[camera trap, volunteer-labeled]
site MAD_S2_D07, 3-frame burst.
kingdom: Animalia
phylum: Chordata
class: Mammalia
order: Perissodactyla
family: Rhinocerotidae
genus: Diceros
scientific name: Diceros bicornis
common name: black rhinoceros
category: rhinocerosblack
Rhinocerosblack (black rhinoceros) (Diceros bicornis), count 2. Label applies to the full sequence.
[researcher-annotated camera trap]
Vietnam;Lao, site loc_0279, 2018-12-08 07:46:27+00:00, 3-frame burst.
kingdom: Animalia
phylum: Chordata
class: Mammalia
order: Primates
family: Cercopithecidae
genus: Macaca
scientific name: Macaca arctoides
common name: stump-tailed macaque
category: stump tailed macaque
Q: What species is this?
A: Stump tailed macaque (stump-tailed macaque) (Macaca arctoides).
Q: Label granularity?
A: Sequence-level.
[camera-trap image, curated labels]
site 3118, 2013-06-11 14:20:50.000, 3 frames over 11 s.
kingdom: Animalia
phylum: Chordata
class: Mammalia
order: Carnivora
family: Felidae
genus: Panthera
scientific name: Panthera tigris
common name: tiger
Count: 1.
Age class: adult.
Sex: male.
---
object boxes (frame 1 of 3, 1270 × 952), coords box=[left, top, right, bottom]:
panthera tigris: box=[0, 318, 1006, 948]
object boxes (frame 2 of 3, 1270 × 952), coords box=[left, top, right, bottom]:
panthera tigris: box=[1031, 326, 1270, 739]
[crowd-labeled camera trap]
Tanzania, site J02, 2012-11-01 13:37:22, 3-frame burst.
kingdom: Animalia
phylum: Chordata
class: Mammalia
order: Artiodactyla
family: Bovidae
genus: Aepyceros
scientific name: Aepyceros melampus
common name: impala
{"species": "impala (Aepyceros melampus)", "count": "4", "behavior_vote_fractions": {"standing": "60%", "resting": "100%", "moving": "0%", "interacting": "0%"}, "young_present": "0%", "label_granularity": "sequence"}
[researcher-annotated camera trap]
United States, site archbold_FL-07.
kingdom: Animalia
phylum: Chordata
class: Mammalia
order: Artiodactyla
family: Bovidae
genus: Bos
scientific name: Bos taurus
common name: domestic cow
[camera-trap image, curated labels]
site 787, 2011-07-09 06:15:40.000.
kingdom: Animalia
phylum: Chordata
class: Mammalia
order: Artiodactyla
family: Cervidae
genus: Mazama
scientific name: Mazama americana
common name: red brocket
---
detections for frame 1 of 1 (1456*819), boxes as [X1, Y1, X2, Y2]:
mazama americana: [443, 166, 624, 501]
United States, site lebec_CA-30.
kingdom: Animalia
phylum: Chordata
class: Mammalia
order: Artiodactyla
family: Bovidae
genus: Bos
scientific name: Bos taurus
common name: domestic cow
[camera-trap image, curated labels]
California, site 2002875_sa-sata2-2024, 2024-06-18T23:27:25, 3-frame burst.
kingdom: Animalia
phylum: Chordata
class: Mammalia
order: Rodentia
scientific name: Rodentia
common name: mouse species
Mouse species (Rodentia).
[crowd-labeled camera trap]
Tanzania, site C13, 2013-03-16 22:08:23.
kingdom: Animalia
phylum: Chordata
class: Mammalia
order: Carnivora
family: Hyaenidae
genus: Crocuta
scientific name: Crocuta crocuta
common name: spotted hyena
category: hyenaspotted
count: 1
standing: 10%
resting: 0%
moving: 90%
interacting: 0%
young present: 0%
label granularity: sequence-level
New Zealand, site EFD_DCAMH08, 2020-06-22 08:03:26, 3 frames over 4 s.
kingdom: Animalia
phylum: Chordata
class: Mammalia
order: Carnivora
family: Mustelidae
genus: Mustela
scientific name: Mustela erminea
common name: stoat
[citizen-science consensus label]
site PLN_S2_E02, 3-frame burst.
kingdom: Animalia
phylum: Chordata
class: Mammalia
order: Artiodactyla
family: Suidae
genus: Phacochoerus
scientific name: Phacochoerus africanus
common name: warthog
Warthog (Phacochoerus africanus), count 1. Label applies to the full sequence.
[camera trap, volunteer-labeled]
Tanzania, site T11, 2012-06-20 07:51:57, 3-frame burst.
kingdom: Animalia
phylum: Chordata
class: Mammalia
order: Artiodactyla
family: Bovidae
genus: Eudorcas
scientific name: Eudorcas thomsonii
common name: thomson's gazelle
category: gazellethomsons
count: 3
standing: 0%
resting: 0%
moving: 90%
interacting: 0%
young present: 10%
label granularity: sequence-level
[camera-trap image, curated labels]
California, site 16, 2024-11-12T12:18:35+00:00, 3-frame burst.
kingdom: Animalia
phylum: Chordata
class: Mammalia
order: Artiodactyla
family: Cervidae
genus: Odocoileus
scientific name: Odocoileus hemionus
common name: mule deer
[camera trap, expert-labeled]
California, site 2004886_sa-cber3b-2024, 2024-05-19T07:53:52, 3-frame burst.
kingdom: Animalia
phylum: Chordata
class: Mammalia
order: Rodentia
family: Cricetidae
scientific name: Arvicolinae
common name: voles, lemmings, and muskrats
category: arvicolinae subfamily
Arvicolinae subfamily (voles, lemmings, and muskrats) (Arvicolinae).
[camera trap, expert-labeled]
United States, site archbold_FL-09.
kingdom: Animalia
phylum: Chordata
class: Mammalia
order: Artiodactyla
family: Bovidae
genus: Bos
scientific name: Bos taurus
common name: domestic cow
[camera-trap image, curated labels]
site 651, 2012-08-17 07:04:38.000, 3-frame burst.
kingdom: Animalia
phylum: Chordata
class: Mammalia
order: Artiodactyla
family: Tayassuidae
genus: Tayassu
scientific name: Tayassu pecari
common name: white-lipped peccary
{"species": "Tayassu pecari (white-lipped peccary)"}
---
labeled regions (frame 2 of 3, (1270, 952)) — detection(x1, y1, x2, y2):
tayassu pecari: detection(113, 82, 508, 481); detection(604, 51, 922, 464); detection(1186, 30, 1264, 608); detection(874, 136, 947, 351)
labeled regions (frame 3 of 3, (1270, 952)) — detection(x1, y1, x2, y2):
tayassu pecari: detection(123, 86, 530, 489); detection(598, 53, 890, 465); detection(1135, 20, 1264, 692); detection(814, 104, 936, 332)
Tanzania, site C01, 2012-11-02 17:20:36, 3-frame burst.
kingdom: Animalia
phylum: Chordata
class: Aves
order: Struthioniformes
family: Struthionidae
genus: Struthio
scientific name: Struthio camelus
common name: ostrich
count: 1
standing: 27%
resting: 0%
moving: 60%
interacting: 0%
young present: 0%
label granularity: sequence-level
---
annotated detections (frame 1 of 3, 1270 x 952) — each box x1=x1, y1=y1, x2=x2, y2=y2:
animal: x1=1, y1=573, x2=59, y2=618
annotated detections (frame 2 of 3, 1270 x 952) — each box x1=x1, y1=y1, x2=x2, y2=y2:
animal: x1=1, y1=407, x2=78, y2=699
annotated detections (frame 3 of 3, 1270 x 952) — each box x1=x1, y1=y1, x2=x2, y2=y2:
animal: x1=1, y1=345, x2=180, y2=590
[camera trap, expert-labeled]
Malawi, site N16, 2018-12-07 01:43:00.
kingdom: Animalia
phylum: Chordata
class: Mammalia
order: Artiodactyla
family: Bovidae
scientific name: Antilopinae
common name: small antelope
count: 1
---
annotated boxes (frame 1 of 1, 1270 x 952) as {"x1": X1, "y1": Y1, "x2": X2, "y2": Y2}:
□ □ □ □
Requirement: When you transcribe the records above, keep every line exactly the same.

Your response:
[camera trap, volunteer-labeled]
site MAD_S2_D07, 3-frame burst.
kingdom: Animalia
phylum: Chordata
class: Mammalia
order: Perissodactyla
family: Rhinocerotidae
genus: Diceros
scientific name: Diceros bicornis
common name: black rhinoceros
category: rhinocerosblack
Rhinocerosblack (black rhinoceros) (Diceros bicornis), count 2. Label applies to the full sequence.
[researcher-annotated camera trap]
Vietnam;Lao, site loc_0279, 2018-12-08 07:46:27+00:00, 3-frame burst.
kingdom: Animalia
phylum: Chordata
class: Mammalia
order: Primates
family: Cercopithecidae
genus: Macaca
scientific name: Macaca arctoides
common name: stump-tailed macaque
category: stump tailed macaque
Q: What species is this?
A: Stump tailed macaque (stump-tailed macaque) (Macaca arctoides).
Q: Label granularity?
A: Sequence-level.
[camera-trap image, curated labels]
site 3118, 2013-06-11 14:20:50.000, 3 frames over 11 s.
kingdom: Animalia
phylum: Chordata
class: Mammalia
order: Carnivora
family: Felidae
genus: Panthera
scientific name: Panthera tigris
common name: tiger
Count: 1.
Age class: adult.
Sex: male.
---
object boxes (frame 1 of 3, 1270 × 952), coords box=[left, top, right, bottom]:
panthera tigris: box=[0, 318, 1006, 948]
object boxes (frame 2 of 3, 1270 × 952), coords box=[left, top, right, bottom]:
panthera tigris: box=[1031, 326, 1270, 739]
[crowd-labeled camera trap]
Tanzania, site J02, 2012-11-01 13:37:22, 3-frame burst.
kingdom: Animalia
phylum: Chordata
class: Mammalia
order: Artiodactyla
family: Bovidae
genus: Aepyceros
scientific name: Aepyceros melampus
common name: impala
{"species": "impala (Aepyceros melampus)", "count": "4", "behavior_vote_fractions": {"standing": "60%", "resting": "100%", "moving": "0%", "interacting": "0%"}, "young_present": "0%", "label_granularity": "sequence"}
[researcher-annotated camera trap]
United States, site archbold_FL-07.
kingdom: Animalia
phylum: Chordata
class: Mammalia
order: Artiodactyla
family: Bovidae
genus: Bos
scientific name: Bos taurus
common name: domestic cow
[camera-trap image, curated labels]
site 787, 2011-07-09 06:15:40.000.
kingdom: Animalia
phylum: Chordata
class: Mammalia
order: Artiodactyla
family: Cervidae
genus: Mazama
scientific name: Mazama americana
common name: red brocket
---
detections for frame 1 of 1 (1456*819), boxes as [X1, Y1, X2, Y2]:
mazama americana: [443, 166, 624, 501]
United States, site lebec_CA-30.
kingdom: Animalia
phylum: Chordata
class: Mammalia
order: Artiodactyla
family: Bovidae
genus: Bos
scientific name: Bos taurus
common name: domestic cow
[camera-trap image, curated labels]
California, site 2002875_sa-sata2-2024, 2024-06-18T23:27:25, 3-frame burst.
kingdom: Animalia
phylum: Chordata
class: Mammalia
order: Rodentia
scientific name: Rodentia
common name: mouse species
Mouse species (Rodentia).
[crowd-labeled camera trap]
Tanzania, site C13, 2013-03-16 22:08:23.
kingdom: Animalia
phylum: Chordata
class: Mammalia
order: Carnivora
family: Hyaenidae
genus: Crocuta
scientific name: Crocuta crocuta
common name: spotted hyena
category: hyenaspotted
count: 1
standing: 10%
resting: 0%
moving: 90%
interacting: 0%
young present: 0%
label granularity: sequence-level
New Zealand, site EFD_DCAMH08, 2020-06-22 08:03:26, 3 frames over 4 s.
kingdom: Animalia
phylum: Chordata
class: Mammalia
order: Carnivora
family: Mustelidae
genus: Mustela
scientific name: Mustela erminea
common name: stoat
[citizen-science consensus label]
site PLN_S2_E02, 3-frame burst.
kingdom: Animalia
phylum: Chordata
class: Mammalia
order: Artiodactyla
family: Suidae
genus: Phacochoerus
scientific name: Phacochoerus africanus
common name: warthog
Warthog (Phacochoerus africanus), count 1. Label applies to the full sequence.
[camera trap, volunteer-labeled]
Tanzania, site T11, 2012-06-20 07:51:57, 3-frame burst.
kingdom: Animalia
phylum: Chordata
class: Mammalia
order: Artiodactyla
family: Bovidae
genus: Eudorcas
scientific name: Eudorcas thomsonii
common name: thomson's gazelle
category: gazellethomsons
count: 3
standing: 0%
resting: 0%
moving: 90%
interacting: 0%
young present: 10%
label granularity: sequence-level
[camera-trap image, curated labels]
California, site 16, 2024-11-12T12:18:35+00:00, 3-frame burst.
kingdom: Animalia
phylum: Chordata
class: Mammalia
order: Artiodactyla
family: Cervidae
genus: Odocoileus
scientific name: Odocoileus hemionus
common name: mule deer
[camera trap, expert-labeled]
California, site 2004886_sa-cber3b-2024, 2024-05-19T07:53:52, 3-frame burst.
kingdom: Animalia
phylum: Chordata
class: Mammalia
order: Rodentia
family: Cricetidae
scientific name: Arvicolinae
common name: voles, lemmings, and muskrats
category: arvicolinae subfamily
Arvicolinae subfamily (voles, lemmings, and muskrats) (Arvicolinae).
[camera trap, expert-labeled]
United States, site archbold_FL-09.
kingdom: Animalia
phylum: Chordata
class: Mammalia
order: Artiodactyla
family: Bovidae
genus: Bos
scientific name: Bos taurus
common name: domestic cow
[camera-trap image, curated labels]
site 651, 2012-08-17 07:04:38.000, 3-frame burst.
kingdom: Animalia
phylum: Chordata
class: Mammalia
order: Artiodactyla
family: Tayassuidae
genus: Tayassu
scientific name: Tayassu pecari
common name: white-lipped peccary
{"species": "Tayassu pecari (white-lipped peccary)"}
---
labeled regions (frame 2 of 3, (1270, 952)) — detection(x1, y1, x2, y2):
tayassu pecari: detection(113, 82, 508, 481); detection(604, 51, 922, 464); detection(1186, 30, 1264, 608); detection(874, 136, 947, 351)
labeled regions (frame 3 of 3, (1270, 952)) — detection(x1, y1, x2, y2):
tayassu pecari: detection(123, 86, 530, 489); detection(598, 53, 890, 465); detection(1135, 20, 1264, 692); detection(814, 104, 936, 332)
Tanzania, site C01, 2012-11-02 17:20:36, 3-frame burst.
kingdom: Animalia
phylum: Chordata
class: Aves
order: Struthioniformes
family: Struthionidae
genus: Struthio
scientific name: Struthio camelus
common name: ostrich
count: 1
standing: 27%
resting: 0%
moving: 60%
interacting: 0%
young present: 0%
label granularity: sequence-level
---
annotated detections (frame 1 of 3, 1270 x 952) — each box x1=x1, y1=y1, x2=x2, y2=y2:
animal: x1=1, y1=573, x2=59, y2=618
annotated detections (frame 2 of 3, 1270 x 952) — each box x1=x1, y1=y1, x2=x2, y2=y2:
animal: x1=1, y1=407, x2=78, y2=699
annotated detections (frame 3 of 3, 1270 x 952) — each box x1=x1, y1=y1, x2=x2, y2=y2:
animal: x1=1, y1=345, x2=180, y2=590
[camera trap, expert-labeled]
Malawi, site N16, 2018-12-07 01:43:00.
kingdom: Animalia
phylum: Chordata
class: Mammalia
order: Artiodactyla
family: Bovidae
scientific name: Antilopinae
common name: small antelope
count: 1
---
annotated boxes (frame 1 of 1, 1270 x 952) as {"x1": X1, "y1": Y1, "x2": X2, "y2": Y2}:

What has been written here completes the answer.